The low power dissipation, high-speed operation and high sensitivity make superconductors an attractive prospect. However, due to the cool temperatures required to keep the material in a superconducting state, it’s not widely utilised.
The most common temperature that triggers the superconductor effect is -253⁰C (20 Kelvin). High-temperature superconductors also exist and have a transition temperature of around -193⁰C (80K).
This so-called transition temperature is not easily achieved under normal circumstances, hence why you don’t hear about superconductors that often. Currently superconductors are mostly used in industrial applications so they can be kept at low temperatures more efficiently.
You can sort superconductors into two types depending on their magnetic behaviour. Type I materials are only in their superconducting state until a threshold is reached, at which point they will no longer be superconducting.
Type II superconducting materials have two critical magnetic fields. After the first critical magnetic field the superconductor moves into a ‘mixed state’. In this state some of the superconductor reverts to normal conducting behaviour, which takes pressure off another part of the material and allows it to continue as a superconductor. At some point the material will hit its second critical magnetic field, and the entire material will revert to regular conducting behaviour.

**ENTRIES SUPPLIED**

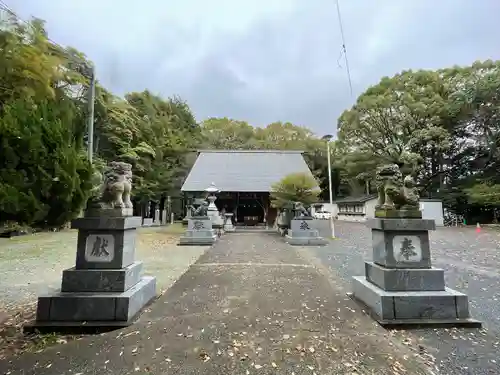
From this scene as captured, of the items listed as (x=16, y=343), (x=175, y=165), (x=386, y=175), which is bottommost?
(x=16, y=343)

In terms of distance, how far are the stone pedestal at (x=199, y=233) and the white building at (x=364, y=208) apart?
25.3 feet

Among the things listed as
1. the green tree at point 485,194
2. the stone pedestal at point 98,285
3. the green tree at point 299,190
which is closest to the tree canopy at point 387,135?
the green tree at point 485,194

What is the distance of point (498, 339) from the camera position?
9.20 feet

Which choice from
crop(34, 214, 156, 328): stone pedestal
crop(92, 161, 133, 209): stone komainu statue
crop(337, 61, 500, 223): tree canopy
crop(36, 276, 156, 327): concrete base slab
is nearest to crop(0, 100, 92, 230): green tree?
crop(92, 161, 133, 209): stone komainu statue

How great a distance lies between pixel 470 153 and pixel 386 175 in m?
23.6

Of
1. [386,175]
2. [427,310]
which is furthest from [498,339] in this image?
[386,175]

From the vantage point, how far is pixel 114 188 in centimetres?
343

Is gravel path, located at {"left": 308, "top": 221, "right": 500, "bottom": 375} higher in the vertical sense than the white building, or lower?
lower

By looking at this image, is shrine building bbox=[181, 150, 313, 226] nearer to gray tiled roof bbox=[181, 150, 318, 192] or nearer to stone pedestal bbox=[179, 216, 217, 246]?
gray tiled roof bbox=[181, 150, 318, 192]

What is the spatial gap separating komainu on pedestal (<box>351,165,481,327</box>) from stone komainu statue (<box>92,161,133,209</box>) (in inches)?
129

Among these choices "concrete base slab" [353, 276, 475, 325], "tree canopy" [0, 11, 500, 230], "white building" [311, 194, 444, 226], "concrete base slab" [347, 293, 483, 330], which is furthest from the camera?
"white building" [311, 194, 444, 226]

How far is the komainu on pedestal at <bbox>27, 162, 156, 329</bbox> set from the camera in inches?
122

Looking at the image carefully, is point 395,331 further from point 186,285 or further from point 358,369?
point 186,285

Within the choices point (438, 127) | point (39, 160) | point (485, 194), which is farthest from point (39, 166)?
point (438, 127)
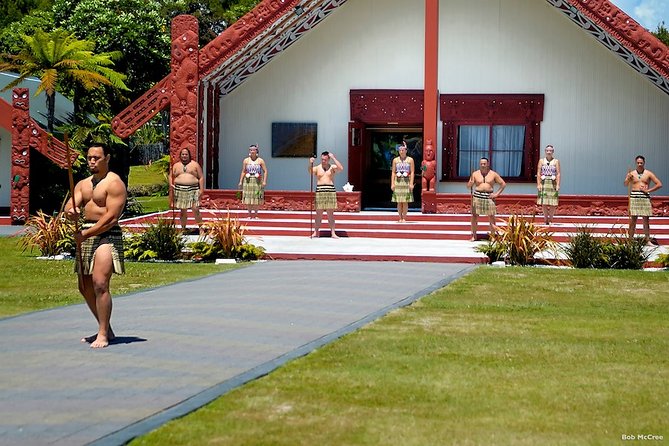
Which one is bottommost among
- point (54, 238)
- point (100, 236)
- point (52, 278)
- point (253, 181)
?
point (52, 278)

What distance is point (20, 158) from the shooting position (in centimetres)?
2675

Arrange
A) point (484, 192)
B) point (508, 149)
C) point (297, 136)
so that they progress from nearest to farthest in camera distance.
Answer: point (484, 192), point (508, 149), point (297, 136)

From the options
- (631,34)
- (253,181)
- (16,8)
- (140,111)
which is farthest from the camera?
(16,8)

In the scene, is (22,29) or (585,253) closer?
(585,253)

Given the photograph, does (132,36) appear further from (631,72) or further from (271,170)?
(631,72)

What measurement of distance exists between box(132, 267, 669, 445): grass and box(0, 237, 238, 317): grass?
4.23 m

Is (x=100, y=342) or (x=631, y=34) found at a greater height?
(x=631, y=34)

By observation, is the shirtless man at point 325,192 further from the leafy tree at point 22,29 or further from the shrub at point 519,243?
the leafy tree at point 22,29

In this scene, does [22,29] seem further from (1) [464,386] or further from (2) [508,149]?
(1) [464,386]

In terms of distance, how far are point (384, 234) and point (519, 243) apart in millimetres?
4574

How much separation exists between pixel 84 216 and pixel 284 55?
18491mm

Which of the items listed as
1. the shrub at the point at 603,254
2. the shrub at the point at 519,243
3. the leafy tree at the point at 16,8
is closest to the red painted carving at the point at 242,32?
the shrub at the point at 519,243

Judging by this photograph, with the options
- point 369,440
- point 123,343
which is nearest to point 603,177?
point 123,343

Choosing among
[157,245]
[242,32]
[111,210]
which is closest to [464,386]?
[111,210]
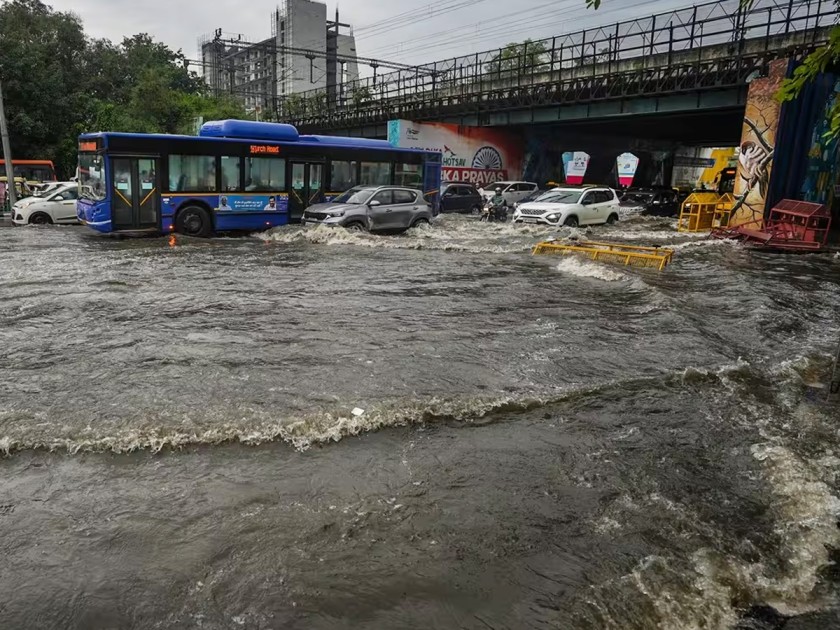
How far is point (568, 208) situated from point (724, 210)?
6.58 metres

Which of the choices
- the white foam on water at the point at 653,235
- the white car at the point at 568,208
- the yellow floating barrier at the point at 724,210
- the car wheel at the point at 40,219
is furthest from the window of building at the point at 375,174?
the yellow floating barrier at the point at 724,210

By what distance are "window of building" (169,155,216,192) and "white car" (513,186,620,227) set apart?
1033 cm

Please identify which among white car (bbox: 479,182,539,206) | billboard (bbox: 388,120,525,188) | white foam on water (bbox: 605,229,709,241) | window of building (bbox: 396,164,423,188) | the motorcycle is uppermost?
billboard (bbox: 388,120,525,188)

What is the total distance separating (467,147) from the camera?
124 feet

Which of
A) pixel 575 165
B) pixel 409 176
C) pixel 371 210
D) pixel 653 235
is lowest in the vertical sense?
pixel 653 235

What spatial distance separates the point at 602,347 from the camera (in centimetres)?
830

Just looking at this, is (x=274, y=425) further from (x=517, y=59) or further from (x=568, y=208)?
(x=517, y=59)

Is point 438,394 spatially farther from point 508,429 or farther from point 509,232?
point 509,232

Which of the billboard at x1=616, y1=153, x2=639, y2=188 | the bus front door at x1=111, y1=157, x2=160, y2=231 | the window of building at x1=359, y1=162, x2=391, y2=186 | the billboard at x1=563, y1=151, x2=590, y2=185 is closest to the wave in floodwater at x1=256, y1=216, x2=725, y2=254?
the window of building at x1=359, y1=162, x2=391, y2=186

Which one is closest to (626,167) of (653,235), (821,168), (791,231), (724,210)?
(724,210)

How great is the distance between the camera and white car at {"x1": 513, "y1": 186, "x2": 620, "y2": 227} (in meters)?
22.1

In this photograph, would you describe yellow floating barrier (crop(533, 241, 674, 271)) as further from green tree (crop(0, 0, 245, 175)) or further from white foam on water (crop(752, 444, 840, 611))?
green tree (crop(0, 0, 245, 175))

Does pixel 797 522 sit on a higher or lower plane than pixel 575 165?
lower

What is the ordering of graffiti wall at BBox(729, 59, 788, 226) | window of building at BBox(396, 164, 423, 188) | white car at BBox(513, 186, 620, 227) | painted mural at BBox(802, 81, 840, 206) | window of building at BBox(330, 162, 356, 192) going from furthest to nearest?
window of building at BBox(396, 164, 423, 188)
painted mural at BBox(802, 81, 840, 206)
white car at BBox(513, 186, 620, 227)
graffiti wall at BBox(729, 59, 788, 226)
window of building at BBox(330, 162, 356, 192)
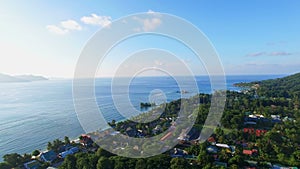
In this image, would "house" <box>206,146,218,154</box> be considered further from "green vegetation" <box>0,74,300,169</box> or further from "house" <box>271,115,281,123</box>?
"house" <box>271,115,281,123</box>

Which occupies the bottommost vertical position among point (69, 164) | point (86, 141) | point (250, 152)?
point (250, 152)

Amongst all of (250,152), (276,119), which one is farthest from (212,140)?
(276,119)

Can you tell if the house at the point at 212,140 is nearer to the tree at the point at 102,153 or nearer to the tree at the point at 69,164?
the tree at the point at 102,153

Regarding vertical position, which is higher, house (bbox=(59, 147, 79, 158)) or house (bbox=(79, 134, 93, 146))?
house (bbox=(79, 134, 93, 146))

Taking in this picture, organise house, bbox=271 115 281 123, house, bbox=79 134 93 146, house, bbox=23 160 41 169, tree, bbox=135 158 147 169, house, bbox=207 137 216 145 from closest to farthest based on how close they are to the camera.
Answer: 1. tree, bbox=135 158 147 169
2. house, bbox=23 160 41 169
3. house, bbox=207 137 216 145
4. house, bbox=79 134 93 146
5. house, bbox=271 115 281 123

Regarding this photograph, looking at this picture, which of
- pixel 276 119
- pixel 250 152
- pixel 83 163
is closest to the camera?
pixel 83 163

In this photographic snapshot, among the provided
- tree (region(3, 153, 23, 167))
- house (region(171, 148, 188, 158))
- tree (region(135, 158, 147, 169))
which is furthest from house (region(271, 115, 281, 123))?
tree (region(3, 153, 23, 167))

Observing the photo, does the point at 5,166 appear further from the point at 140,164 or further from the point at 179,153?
the point at 179,153

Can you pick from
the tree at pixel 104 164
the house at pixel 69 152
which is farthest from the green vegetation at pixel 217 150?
the house at pixel 69 152

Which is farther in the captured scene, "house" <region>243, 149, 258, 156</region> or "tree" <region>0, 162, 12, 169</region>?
"house" <region>243, 149, 258, 156</region>

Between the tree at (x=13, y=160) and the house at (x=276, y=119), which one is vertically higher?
the tree at (x=13, y=160)
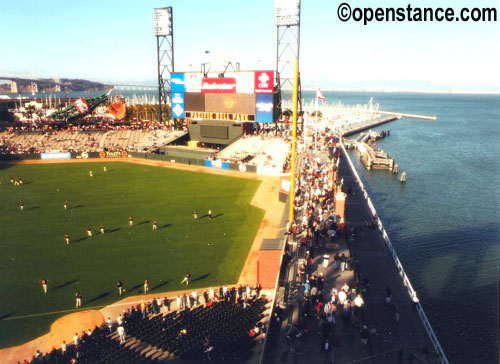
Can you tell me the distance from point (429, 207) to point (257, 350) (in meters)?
30.6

**WORK TO COMPLETE**
**a)** Rewrite the paragraph of the superconductor passage beginning "Type II superconducting materials" as a short bulleted list that keeps its main facts.
**b)** Write the next paragraph of the passage on superconductors, picking up right after its final sentence.
The data above are separate material from the passage on superconductors.

**RESULTS FOR THE EXERCISE**
**a)**
- Type II superconductors have two critical magnetic fields.
- After the first critical field, the material enters a "mixed state." Part of it reverts to normal conduction, which relieves pressure on another part so that part stays superconducting.
- At the second critical field, the entire material reverts to regular conducting behavior.

**b)**
This mixed state of type II superconductors has made it possible to develop magnets for use in high magnetic fields, like in particle accelerators.
There are 27 metal-based elements that are superconductors in their usual crystallographic forms at low temperatures and low atmospheric pressure. These include well-known materials such as aluminium, tin and lead.
Another 11 elements that are metals, semimetals or semiconductors can also be superconductors at low temperatures but high atmospheric pressure. There are also elements that are not usually superconducting, but can be made to be if prepared in a highly disordered form.